● WHAT IS REQUIRED:
Each line of the data below either holds "site" or does not. Report how many do, and only that.

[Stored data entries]

▬▬▬▬▬▬

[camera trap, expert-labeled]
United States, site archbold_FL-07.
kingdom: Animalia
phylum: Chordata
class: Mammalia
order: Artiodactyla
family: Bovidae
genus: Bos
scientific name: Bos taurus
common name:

▬▬▬▬▬▬

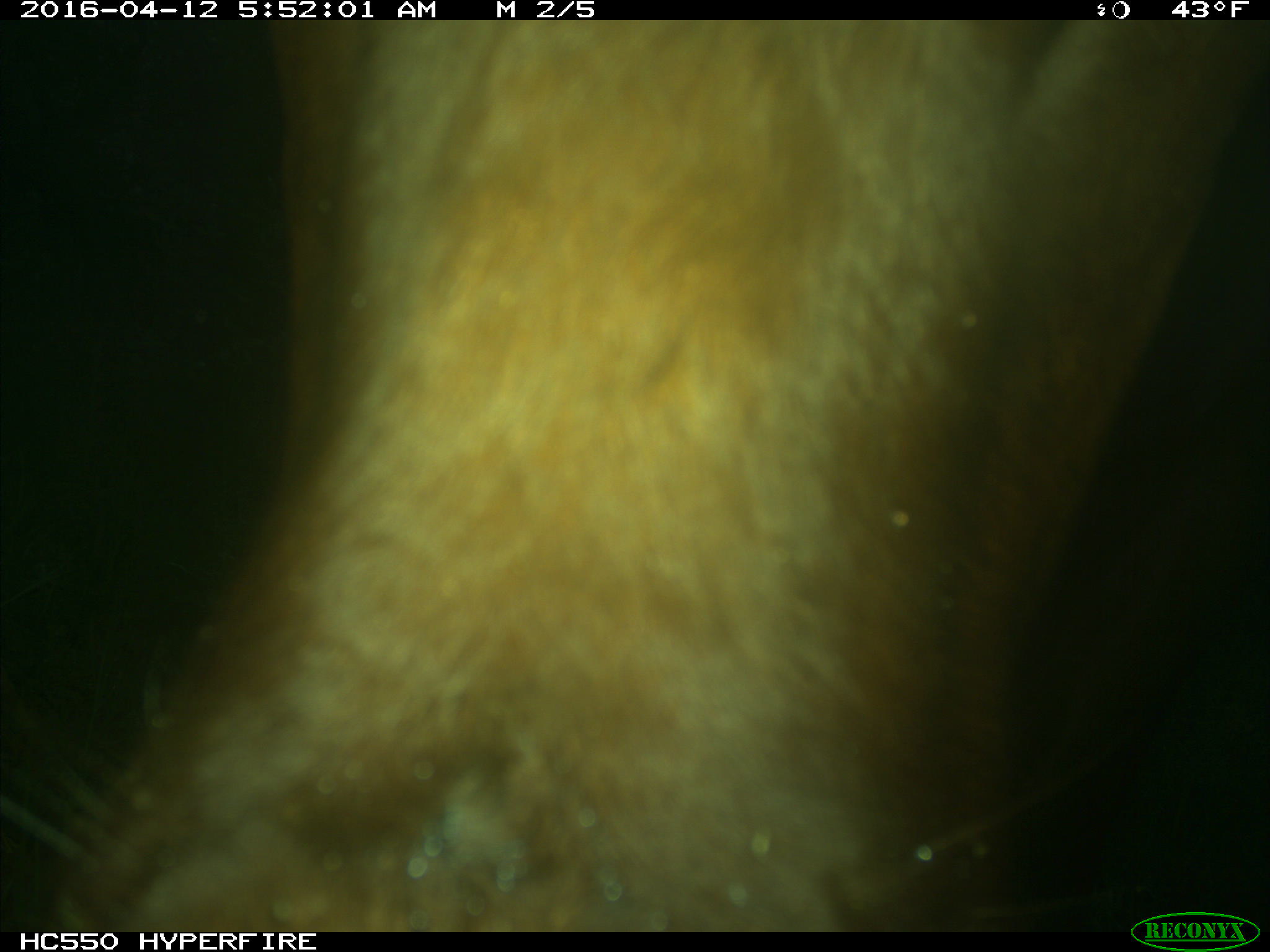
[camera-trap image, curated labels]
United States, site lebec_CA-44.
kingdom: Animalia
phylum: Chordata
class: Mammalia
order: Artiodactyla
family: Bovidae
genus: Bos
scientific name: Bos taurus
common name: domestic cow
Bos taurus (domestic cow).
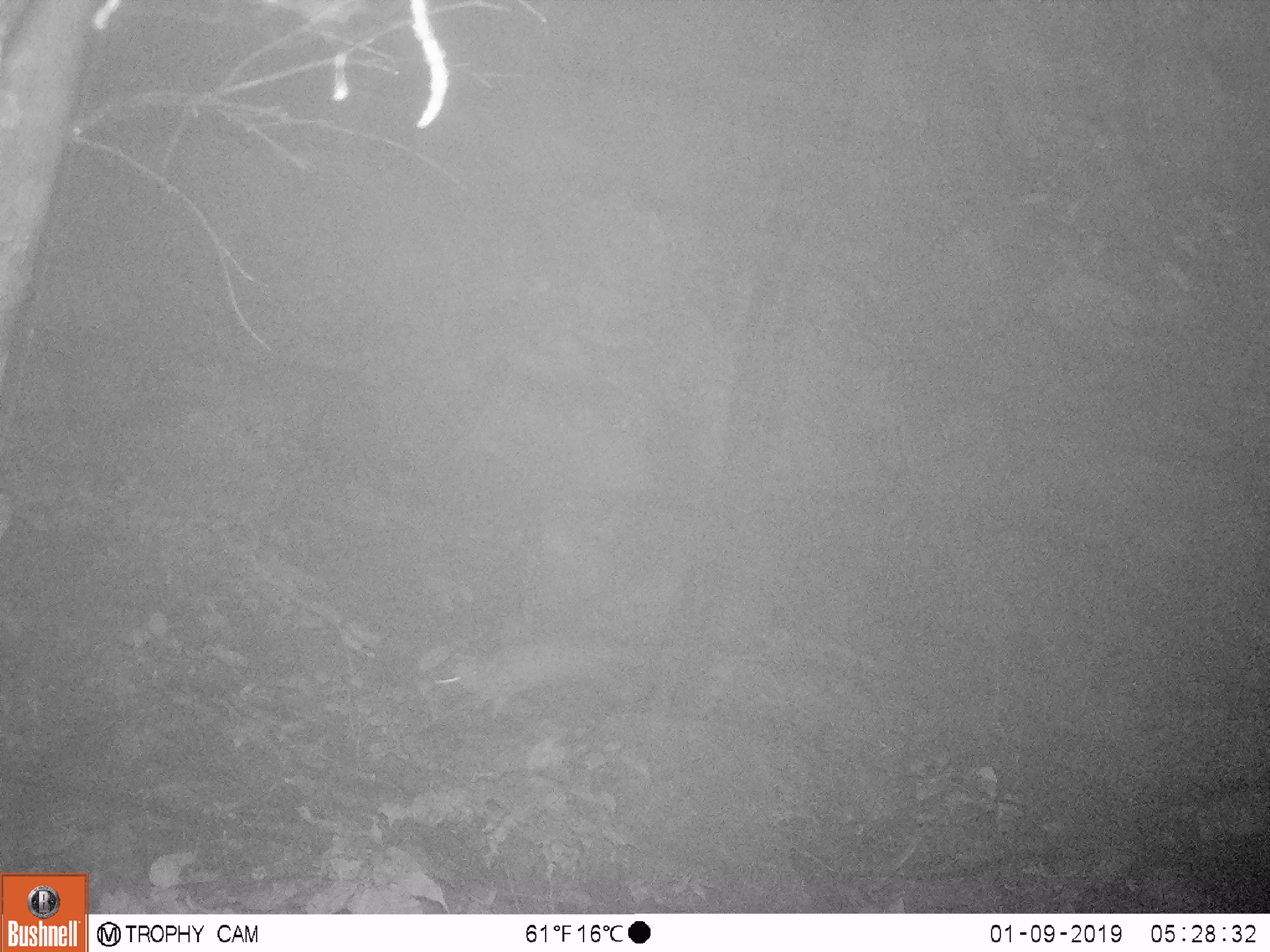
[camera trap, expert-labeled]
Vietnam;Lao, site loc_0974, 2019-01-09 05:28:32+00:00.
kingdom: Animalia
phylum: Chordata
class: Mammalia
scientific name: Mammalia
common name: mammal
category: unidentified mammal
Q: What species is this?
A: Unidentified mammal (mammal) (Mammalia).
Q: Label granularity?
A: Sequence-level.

▬▬▬▬▬▬

● SOLUTION TO THE PROBLEM:
3